Between 1550-1650, Europe was torn apart by religious wars. Protestants and Catholics attacked each other within countries and countries attacked each other over the issue of religion.
King Philip II of Spain attacked Protestant states like the
Netherlands. England sent troops to help the Dutch. In France, Catholics and
Huguenots massacred each other. The German states also fought between each
other over religion. The most powerful king of the area was the Hapsburg
Emperor Ferdinand II – he along with several Catholic Princes launched a
thirty-year war against the Protestant Princes. A few years later King Gustavus
(Sweden) jointed the Protestant princes. The protestants also received
encouragement from France though the French were predominantly Catholic. Thus,
this conflict continued until 1648.
By that time the conflict was more about political power
and Europe was tired of war. Thus, in 1648, Sweden, the Netherlands, France,
Austria and the German Princes Signed the Treaty of Westphalia.
Conclusion: The Treaty of Westphalia, which was concluded
at the end of Thirty Years War, was a landmark in international relations as it
brought religious strife to an end. Religious persecution stopped and people
were free to profess whatever religion they wished. Catholicism, Lutheranism
and Calvinism were all given equal legal recognition. Religious fanaticism which
had dominated the international stage for over a century gave place to secular ambitions.

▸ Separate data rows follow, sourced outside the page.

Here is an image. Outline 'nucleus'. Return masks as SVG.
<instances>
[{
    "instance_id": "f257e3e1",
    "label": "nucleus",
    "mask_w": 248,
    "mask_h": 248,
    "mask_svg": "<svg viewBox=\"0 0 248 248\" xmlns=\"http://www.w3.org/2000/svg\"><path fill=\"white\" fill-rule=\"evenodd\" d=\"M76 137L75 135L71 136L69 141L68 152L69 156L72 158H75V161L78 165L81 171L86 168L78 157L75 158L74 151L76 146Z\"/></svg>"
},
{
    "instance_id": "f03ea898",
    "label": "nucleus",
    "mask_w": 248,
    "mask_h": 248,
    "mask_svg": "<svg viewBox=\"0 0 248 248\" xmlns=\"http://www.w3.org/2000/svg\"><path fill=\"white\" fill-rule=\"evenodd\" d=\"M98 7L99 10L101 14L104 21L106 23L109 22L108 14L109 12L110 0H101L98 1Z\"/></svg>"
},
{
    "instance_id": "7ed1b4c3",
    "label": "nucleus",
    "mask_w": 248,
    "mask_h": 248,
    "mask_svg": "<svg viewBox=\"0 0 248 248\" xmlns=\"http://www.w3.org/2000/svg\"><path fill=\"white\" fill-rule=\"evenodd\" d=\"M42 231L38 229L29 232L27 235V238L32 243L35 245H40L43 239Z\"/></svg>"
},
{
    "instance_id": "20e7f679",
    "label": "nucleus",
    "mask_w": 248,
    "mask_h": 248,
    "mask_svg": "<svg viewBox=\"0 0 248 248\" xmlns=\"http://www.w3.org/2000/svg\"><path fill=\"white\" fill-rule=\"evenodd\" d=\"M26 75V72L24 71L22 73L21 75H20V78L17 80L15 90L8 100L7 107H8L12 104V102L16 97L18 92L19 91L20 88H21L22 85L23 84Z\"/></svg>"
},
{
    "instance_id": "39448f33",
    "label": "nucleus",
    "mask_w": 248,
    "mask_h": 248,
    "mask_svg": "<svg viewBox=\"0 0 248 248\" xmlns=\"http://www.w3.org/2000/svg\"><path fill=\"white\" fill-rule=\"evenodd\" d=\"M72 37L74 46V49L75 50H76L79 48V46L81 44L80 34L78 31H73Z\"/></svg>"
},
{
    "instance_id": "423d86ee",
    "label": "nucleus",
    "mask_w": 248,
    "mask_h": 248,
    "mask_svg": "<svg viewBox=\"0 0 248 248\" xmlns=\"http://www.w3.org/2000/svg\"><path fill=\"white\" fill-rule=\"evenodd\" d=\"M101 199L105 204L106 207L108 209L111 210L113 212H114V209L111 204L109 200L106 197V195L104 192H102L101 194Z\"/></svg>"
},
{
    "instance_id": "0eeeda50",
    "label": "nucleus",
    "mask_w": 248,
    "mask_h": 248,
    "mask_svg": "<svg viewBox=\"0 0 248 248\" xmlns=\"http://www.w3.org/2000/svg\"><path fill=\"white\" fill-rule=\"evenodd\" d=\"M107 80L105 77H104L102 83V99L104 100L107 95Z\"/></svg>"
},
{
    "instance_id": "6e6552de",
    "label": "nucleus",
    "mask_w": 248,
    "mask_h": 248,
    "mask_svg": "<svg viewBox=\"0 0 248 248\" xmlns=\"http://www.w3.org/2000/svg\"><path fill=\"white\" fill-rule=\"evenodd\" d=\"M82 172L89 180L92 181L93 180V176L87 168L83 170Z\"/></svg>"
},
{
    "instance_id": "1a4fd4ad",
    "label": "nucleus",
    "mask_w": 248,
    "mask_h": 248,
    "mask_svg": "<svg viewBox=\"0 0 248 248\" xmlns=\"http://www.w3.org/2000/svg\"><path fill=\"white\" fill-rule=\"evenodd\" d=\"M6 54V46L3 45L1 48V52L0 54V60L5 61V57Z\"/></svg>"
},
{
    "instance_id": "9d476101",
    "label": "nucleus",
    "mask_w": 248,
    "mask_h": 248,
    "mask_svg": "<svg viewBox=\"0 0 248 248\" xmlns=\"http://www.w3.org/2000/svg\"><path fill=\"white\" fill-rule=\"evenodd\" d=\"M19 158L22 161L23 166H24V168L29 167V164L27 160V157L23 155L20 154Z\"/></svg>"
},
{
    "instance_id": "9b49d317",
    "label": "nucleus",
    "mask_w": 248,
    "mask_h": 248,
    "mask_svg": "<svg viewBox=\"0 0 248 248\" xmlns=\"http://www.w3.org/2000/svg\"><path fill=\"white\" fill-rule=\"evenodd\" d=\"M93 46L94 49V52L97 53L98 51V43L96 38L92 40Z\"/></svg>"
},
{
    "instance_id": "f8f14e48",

International alliances in future were to be based on the principle of Balance
of Power. According to it, no state was to be allowed to become so powerful so
as to constitute a threat to her neighbors.
Additional Information:
Seventeen provinces of Holland and Belgium were known
collectively as the Netherlands.
Westphalia is a former Prussian province of Western
Germany. Westphalia in German means Western Plains. It lies just East of
Netherlands.
Slowly the wars that began as religious wars became political
in nature. This led to one ruler (king) becoming more powerful than the other. The
imbalance of power caused by this war led to Balance of Power Theory whereby
each country would not allow another to supersede it.
Treaty of Westphalia confirmed and extended the religious
pluralism of the Empire. It made Sweden a power on the southern coast of the
Baltic and gave her votes in the Imperial Diet. It marked the end of Spanish
military supremacy and of the dream of reconstituting the Empire of Charles V. it
closed an era of Hapsburg History. It was the end of the era of religious wars
in Europe. It was the last time that European statesman had as one other main
concern in a general settlement the religious future of their people.
The Thirty Years War marked the passing of Spanish hegemony
in Western Europe and its replacement by the French. It eventually involved
re-opened war between the Dutch and Spanish, the eruption into the affairs of
the Norther Europe of a new power, the Swedish monarchy and turned finally into
a Bourbon Hapsburg conflict. Its immediate origins lay in the attempt of the
Hapsburg Emperor Ferdinand II to rebuild imperial authority in Germany by linking
it with the Counter Reformation. This called in question the Peace of Augsburg
and the survival of religious pluralism in Germany. The implications for the Protestant
Princes were huge. The actual explosion occurred before the imperial election,
when in 1618, his Protestant Bohemian Subjects rebelled against Ferdinand.
Thereafter, circumstance and cross currents quickly confused
the pattern of ideological conflict. There was much that was almost accidental
which brought Hapsburg and Bourbon to dispute Germany in the seventeenth century
as Hapsburg and Valois had disputed Italy in the sixteenth century.
While the unhappy inhabitants of much of central Europe
endured the whims and rapacity’s of quasi-independent warlords, Catholic
France, the ‘eldest daughter of the Church’, under the leadership of a
Cardinal, joined Dutch Calvinists and Swedish Lutherans in asserting the rights
of German Princes against the catholic Hapsburgs. Cardinal Richelieu has a
better claim than any other man to be a creator of a foreign policy of stirring
up trouble beyond the Rhine which was to serve France well for over a century. With
him the age of ‘Real Politick and raison d’état’, of simple unprincipled assertion
of the interest of the sovereign state, has visibly arrived. Religion was all
but lost to sight as the miseries of the Thirty Years War were prolonged until
the peace of Westphalia ended the fighting in 1648.